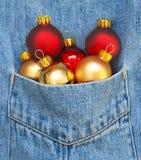 Christmas ornaments. A pocketful of Christmas decorations Stock Photos
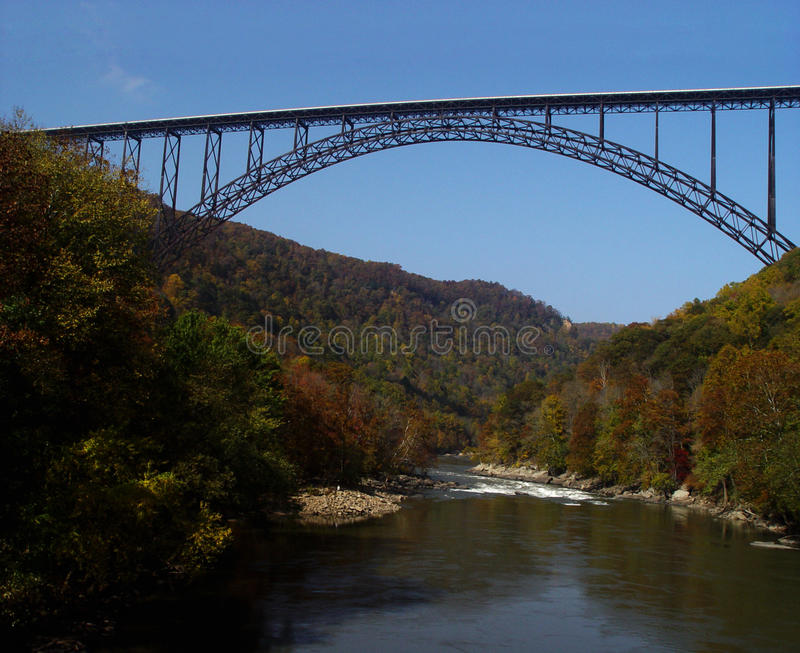 New River Gorge Bridge, WV on Fall Day. The immense, steel-arch, New River Gorge Bridge in West Virginia spans the river below. The tallest, single arch, steel royalty free stock photo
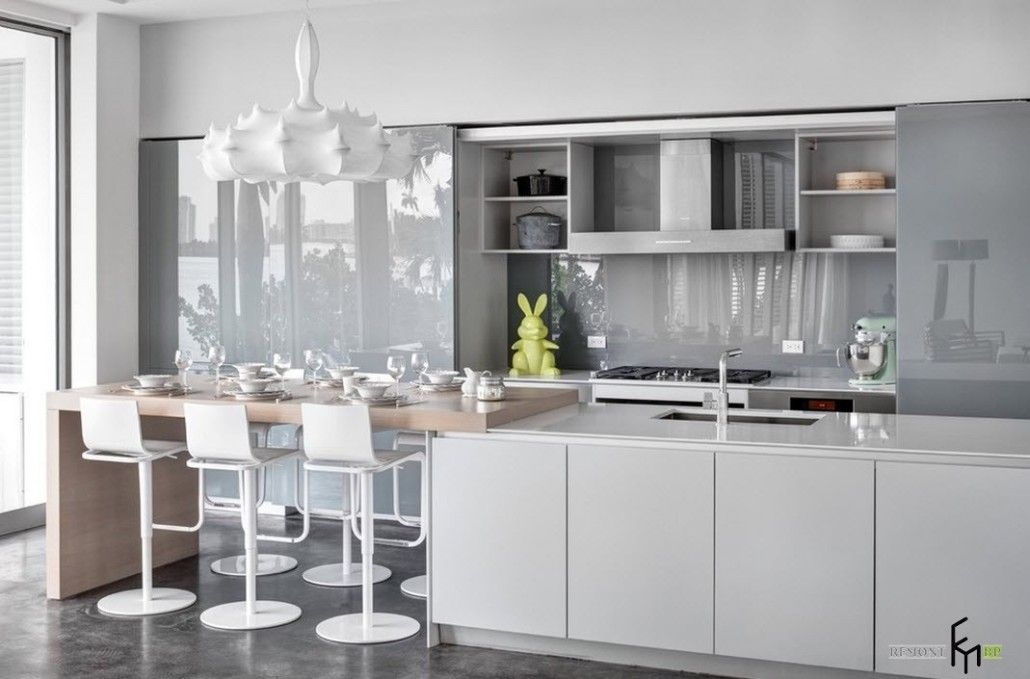 Pendant white lamp over the dining zone of modern kitchen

- WORK TO COMPLETE: Copy out every line above without change, dropping the pictures.

- WORKED SOLUTION:
 Christmas ornaments. A pocketful of Christmas decorations Stock Photos
 New River Gorge Bridge, WV on Fall Day. The immense, steel-arch, New River Gorge Bridge in West Virginia spans the river below. The tallest, single arch, steel royalty free stock photo
 Pendant white lamp over the dining zone of modern kitchen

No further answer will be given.